Tomcat9 package is old version with many security issues

Thanks for taking the time to report this bug and helping to make Ubuntu better. Since the package referred to in this bug is in universe or multiverse, it is community maintained. If you are able, I suggest coordinating with upstream and posting a debdiff for this issue. When a debdiff is available, members of the security team will review it and publish the package. See the following link for more information: https://wiki.ubuntu.com/SecurityTeam/UpdateProcedures

Status changed to 'Confirmed' because the bug affects multiple users.

In the meantime, several security vulnerabilities have been found with the current version.

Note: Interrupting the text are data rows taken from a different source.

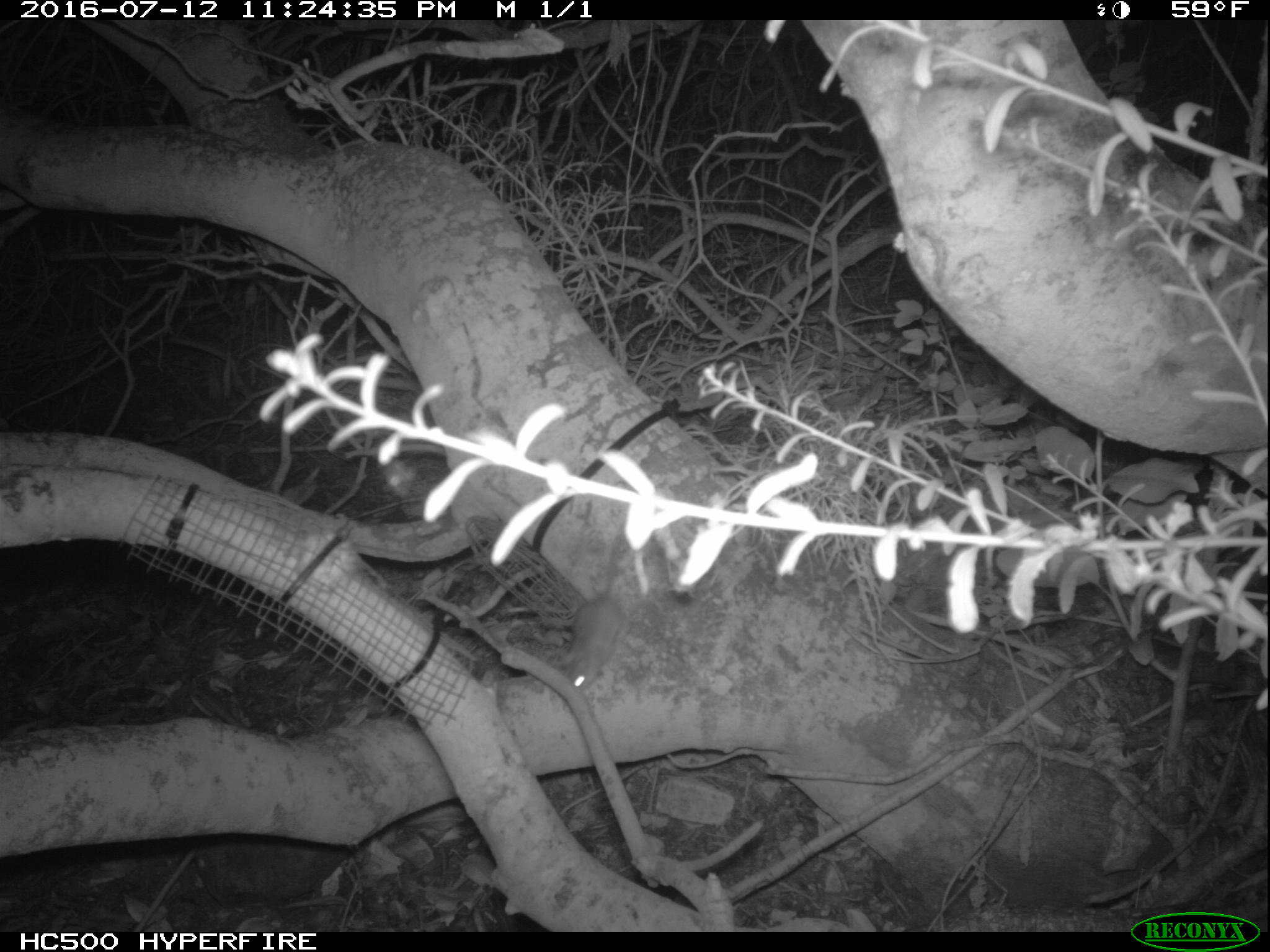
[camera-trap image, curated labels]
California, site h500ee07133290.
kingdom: Animalia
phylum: Chordata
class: Mammalia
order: Rodentia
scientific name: Rodentia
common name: rodent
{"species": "rodent (Rodentia)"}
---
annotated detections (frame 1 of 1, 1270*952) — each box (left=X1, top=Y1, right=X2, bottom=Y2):
rodent: (left=567, top=525, right=629, bottom=690)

https://portswigger.net/daily-swig/http-request-smuggling-vulnerability-in-apache-tomcat-has-been-present-since-2015

Furthermore, you should skip to version 9.0.48 because there is a BUG in connection with HTTP2:

https://bz.apache.org/bugzilla/show_bug.cgi?id=65448

  * SECURITY UPDATE: TLS Denial of Service
    - debian/patches/CVE-2021-41079.patch: Apache Tomcat did not properly
      validate incoming TLS packets. When Tomcat was configured to use
      NIO+OpenSSL or NIO2+OpenSSL for TLS, a specially crafted packet could be
      used to trigger an infinite loop resulting in a denial of service.
    - CVE-2021-41079
  * SECURITY UPDATE: Authentication Vulnerability
    - debian/patches/CVE-2021-30640.patch: A vulnerability in the JNDI Realm
      of Apache Tomcat allows an attacker to authenticate using variations of
      a validc user name and/or to bypass some of the protection provided by
      the LockOut Realm.
    - CVE-2021-30640
  * SECURITY UPDATE: Request Smuggling
    - debian/patches/CVE-2021-33037.patch: Apache Tomcat did not correctly
      parse the HTTP transfer-encoding request header in some circumstances
      leading to the possibility to request smuggling when used with a reverse
      proxy. Specifically: - Tomcat incorrectly ignored the transfer encoding
      header if the client declared it would only accept an HTTP/1.0 response;
      - Tomcat honoured the identify encoding; and - Tomcat did not ensure
      that, if present, the chunked encoding was the final encoding.
    - CVE-2021-33037
  * SECURITY UPDATE: remote code execution via session persistence
    - debian/patches/CVE-2021-25329.patch: The fix for CVE-2020-9484 was
      incomplete. When using Apache Tomcat with a configuration edge case that
      was highly unlikely to be used, the Tomcat instance was still vulnerable
      to CVE-2020-9494. Note that both the previously published prerequisites
      for CVE-2020-9484 and the previously published mitigations for
      CVE-2020-9484 also apply to this issue.
    - CVE-2021-25329
  * SECURITY UPDATE: Request Header Duplication
    - debian/patches/CVE-2021-25122.patch: When responding to new h2c
      connection requests, Apache Tomcat could duplicate request headers and a
      limited amount of request body from one request to another meaning user
      A and user B could both see the results of user A's request.
    - CVE-2021-25122
  * SECURITY UPDATE: HTTP/2 request header mix-up
    - debian/patches/CVE-2020-17527.patch: HTTP/2 It was discovered that
      Apache Tomcat could re-use an HTTP request header value from the previous
      stream received on an HTTP/2 connection for the request associated with
      the subsequent stream. While this would most likely lead to an error and
      the closure of the HTTP/2 connection, it is possible that information
      could leak between requests.
    - CVE-2020-17527
  * SECURITY UPDATE: HTTP/2 request mix-up
    - debian/patches/CVE-2020-13943.patch: If an HTTP/2 client exceeded the
      agreed maximum number of concurrent streams for a connection (in
      violation of the HTTP/2 protocol), it was possible that a subsequent
      request made on that connection could contain HTTP headers - including
      HTTP/2 pseudo headers - from a previous request rather than the intended
      headers. This could lead to users seeing responses for unexpected
      resources.
    - CVE-2020-13943

I have built the package and tried it and seemed to be working. The added patches were already in the Debian counterpart, therefore there should not be any problems.

Hello Evren, thanks for the debdiff. I'm using it to build the new release for Focal. I did some checks today and will continue on Monday. If all goes well I think we can have a new package in the archive next week. Meanwhile, I'm working on the bionic version.

Hi Paulo,
Thanks for looking into this and sorry that I forgot bionic actually. Did all go well?
I have some other small bugfixes for this package at #1964881 (although not security related and there are no code changes to source). I am not sure if you would like to combine them or not?
Thanks!

Hello Evren, hmm I just published both bionic (9.0.16-3ubuntu0.18.04.2) and focal (9.0.31-1ubuntu0.2). I finished some tests yesterday. Foi bionic I had to do some changes and add an extra commit to support one of fixes.

Paulo, thank you for the help. Great work!